“Lo mismo que Moisés elevó la serpiente en el desierto, así tiene que ser elevado el Hijo del hombre, para que todo el que cree en él tenga vida eterna. Porque tanto amó Dios al mundo, que entregó a su Unigénito, para que todo el que cree en él no perezca, sino que tenga vida eterna” (San Juan 3, 14-16).
COMENTARIO
Los evangelios nos ofrecen la clave para interpretar toda la Biblia. El Antiguo Testamento se comprende desde Jesucristo. Los evangelios nos muestran el cumplimiento de las profecías, e iluminan pasajes que serían desconcertantes sin la referencia a los hechos protagonizados por Jesús.
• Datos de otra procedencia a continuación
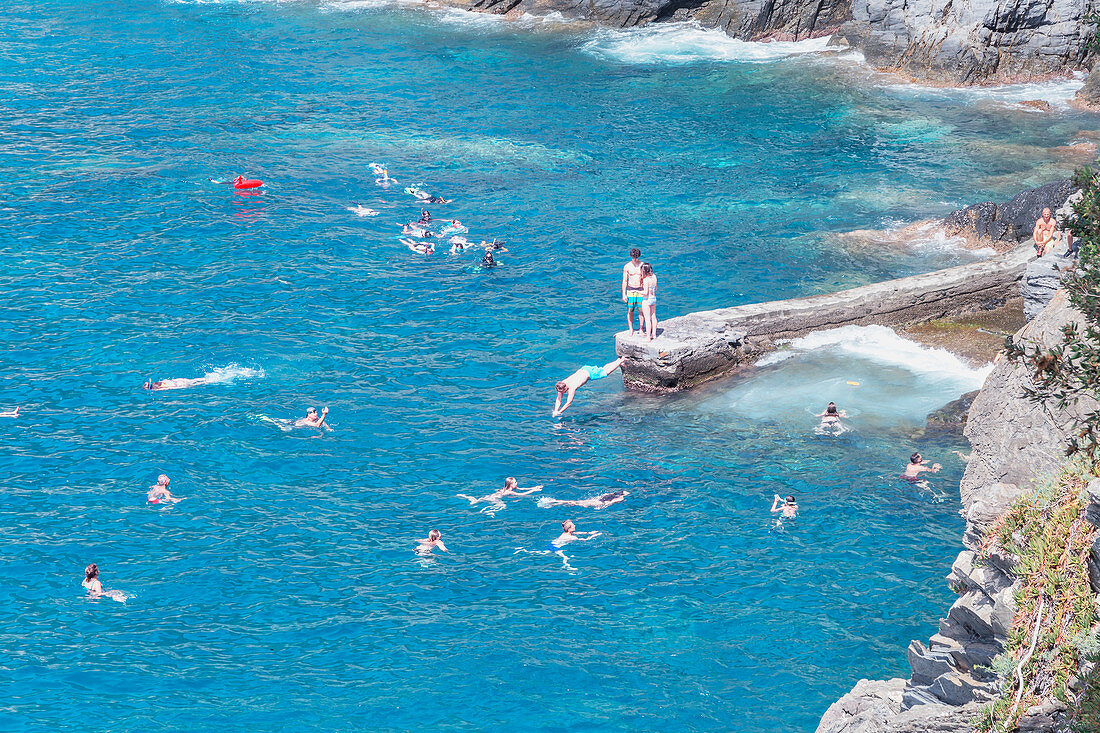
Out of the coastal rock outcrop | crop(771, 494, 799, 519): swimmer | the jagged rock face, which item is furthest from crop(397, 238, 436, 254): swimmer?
the jagged rock face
¡Qué distinto es leer la celebración de la Pascua judía a la luz de la Última Cena, contemplar la vida de José, el hijo amado de Jacob, vendido por sus hermanos, desde el relato de la traición de Judas, orar las profecías del Sirvo del Señor, según Isaías, teniendo presentes los relatos de la Pasión de Cristo!
Hoy tenemos un ejemplo claro de la yuxtaposición de planos que se dan en los textos sagrados referidos a la imagen de la serpiente. El símbolo del Tentador, de quien envenena y produce muerte, es el que Dios manda a Moisés levantar en un estandarte para que todos los mordidos por el mal se salven. Jesucristo asume esta misma figura y ahora, donde estuvo la herida está la salvación.
No es indiferente que Jesús personalice el icono de los médicos y que sea en la piscina de Betesda, donde había un templo dedicado al dios Esculapio, donde Él cure al paralítico, superando así al ídolo y convirtiéndose en Aquel que da la salud, perdona los pecados, rehabilita a la personas y concede la salvación.
Miremos a la Cruz, el símbolo cristiano por excelencia; de él nos viene la salvación, y ante él comprendemos no solo los textos antiguos, sino nuestra propia existencia.